**To do**
**A)** Write out the passage of the Nix forum thread starting with "If you had a" and going on through "different man pages.".
**B)** Answer these questions about the Nix forum thread:
(i) Which two packages are named as failing to build?
(ii) What kind of language should replace the nix language?
(iii) Which home-manager option is cited for its strange behavior?
**C)** Proceed with the Nix forum thread from its last sentence onward.

**Text section**
++++++++

If you had a huge team of engineers and a lot of budget. What would you change in Nix or NixOS and why?
Let me start. I would start by making the nix commands more uniforms, their man pages rarely help me and are very inconsistent. For example, I can’t figure on which commands I can use --substituters. And “nix command” doesn’t help much by providing similar features but with a different behavior and different man pages.
The second thing is not being able to upgrade a NixOS system if a package doesn’t build anymore (claws-mail recently, or zim on a regular basis), of course this is normal that the build is failing but we could have a simple mechanism to tell it’s ok to try an older package version or something.
There is a presumably-working version installed already, it’s just a matter of not removing that one (and its dependencies). There are obviously going to be some more complex cases, but at least for most leaf-ish “application” packages, the app would keep working even if it was actually a dependency upgrade that broke it.
There are some difficulties:
Declarative reproducibility: the resulting system is not the one you’d get if you rebuilt from scratch with the same config and channel revision, and there’s no way (from that channel revision) to build the old version of the package you “kept”. This seems obviously a compromise worth making, or that is unavoidable as a direct consequence of the goal, but we should look for a way to avoid that.
Specification: We need a way to specify which package and version is to be kept behind, basically a way to link the existing store paths into the environment so they can be found by $PATH and won’t get gc’d.
Override: We need, at a minimum, a way to prevent the failure from breaking the new build. Ideally, for the more complex cases, of using the existing version to satisfy dependencies of other packages (beyond just the system derivation).
It seems to me that the first two, combined, contain the clues to a solution for the simple case: we’re giving up declarative configuration for this package, so we shift to using the imperative mode. and basically symlink the store path into a suitable profile just as nix-env does. Holding on to old packages like this is basically an imperative state-manipulation anyway. Then 3 is just a matter of removing that package from the declarative configuration, as long as it’s just a leaf.
For more complex cases, flakes have the necessary mechanisms for specifying and pinning particular versions (but mostly at the repo level, so the nixpkgs monorepo still presents some challenges). That’s the way forward, the workaround above is viable in the meantime.
Wow. My answer turned into a huge wall of text. Guess I have a lot to say on this issue…
Well anyway, here it is:
Replace the nix language with something else, still lazy & purely functional, but with strong typing and clean abstractions. Some specific differences I’d like to see:
Strong separation of the eval-time filesystem path space from the runtime filesystem path space. Ideally with a guarantee that eval-time paths cannot escape into build outputs and runtime paths cannot be accessed at eval time. Nix has some nice defaults to make this separation easier, most notably the way the ${foo} notation handles paths vs strings, but nothing in the language forces you to use them correctly. See the strange behavior of home-manager’s home.file.<name>.source option.

++++++++

**Raw data**
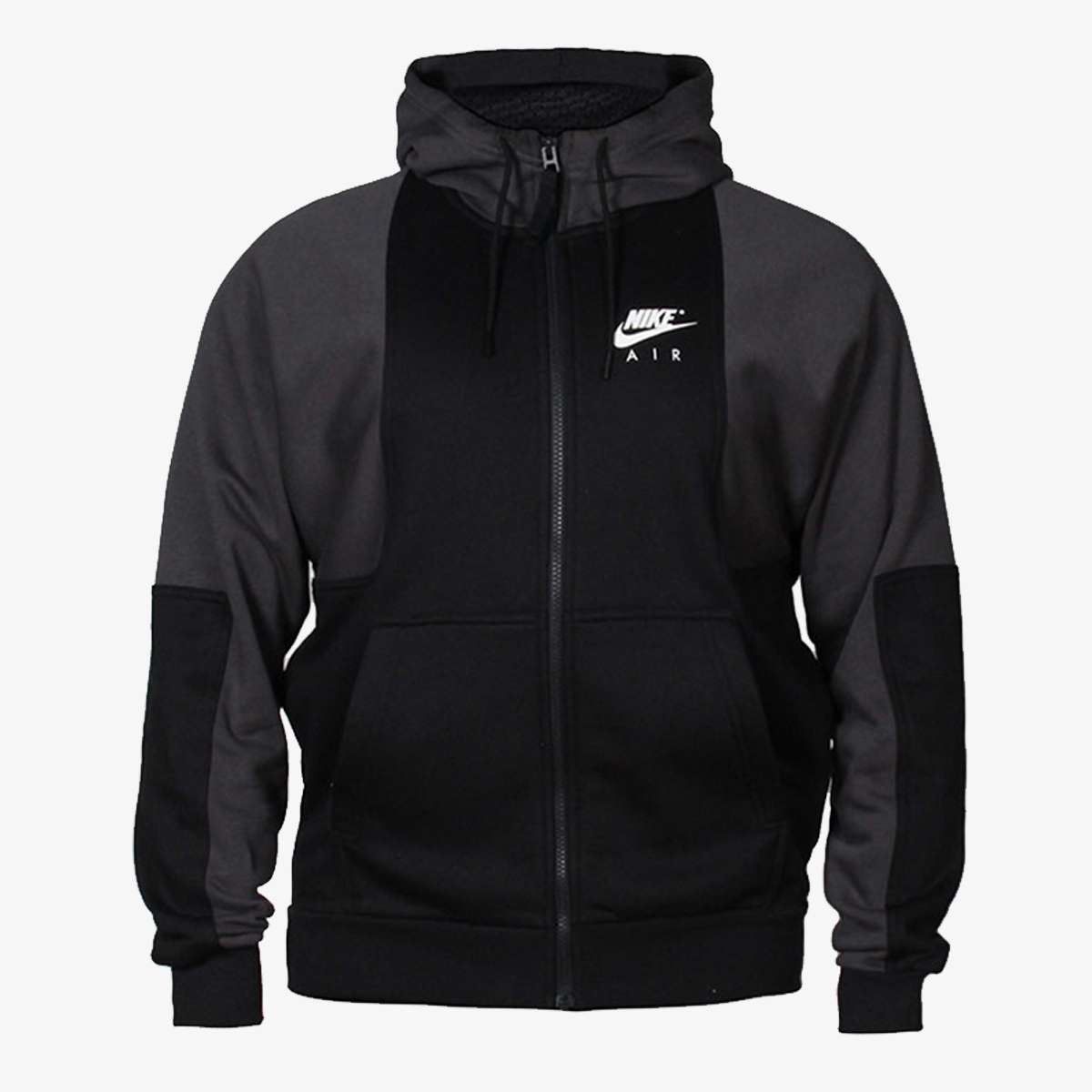 bluza nike hoodie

++++++++

**Expected results**
**A)**
If you had a huge team of engineers and a lot of budget. What would you change in Nix or NixOS and why?
Let me start. I would start by making the nix commands more uniforms, their man pages rarely help me and are very inconsistent. For example, I can’t figure on which commands I can use --substituters. And “nix command” doesn’t help much by providing similar features but with a different behavior and different man pages.

**B)**
(i) claws-mail and zim
(ii) One that is still lazy and purely functional but has strong typing and clean abstractions.
(iii) home.file.<name>.source

**C)**
A built-in override system that can be applied broadly with little effort. “Please make this thing overrideable” should be a trivial request to complete.
Full evaluation caching for flakes would be nice. (Not just caching outputs, but intermediate shared values as well)
Devshells need a ground-up restructuring:
Specify a datastructure describing a “shell environment” in a way that’s as independent of one’s choice of shell as possible, and where it can’t be independent, it can support multiple shells.
Specify a representation of that datastructure in the nix store, which nix commands will understand.
Create helper functions to create these environments easily.
If possible, re-implement the build-alike environments, that is, the original conceived usage of nix-shell, in terms of these new shell environment specifications.
Build the infrastructure for sharing build artifacts between devshell builds and nix builds. Recursive nix should make it possible to do this even with upstream build systems, if we put in the work to make wrappers for compilers, etc.
Think about flakes a bit differently, hopefully cleaning up the rough edges of the abstraction:
Flakes should allow arguments, but require default values for them.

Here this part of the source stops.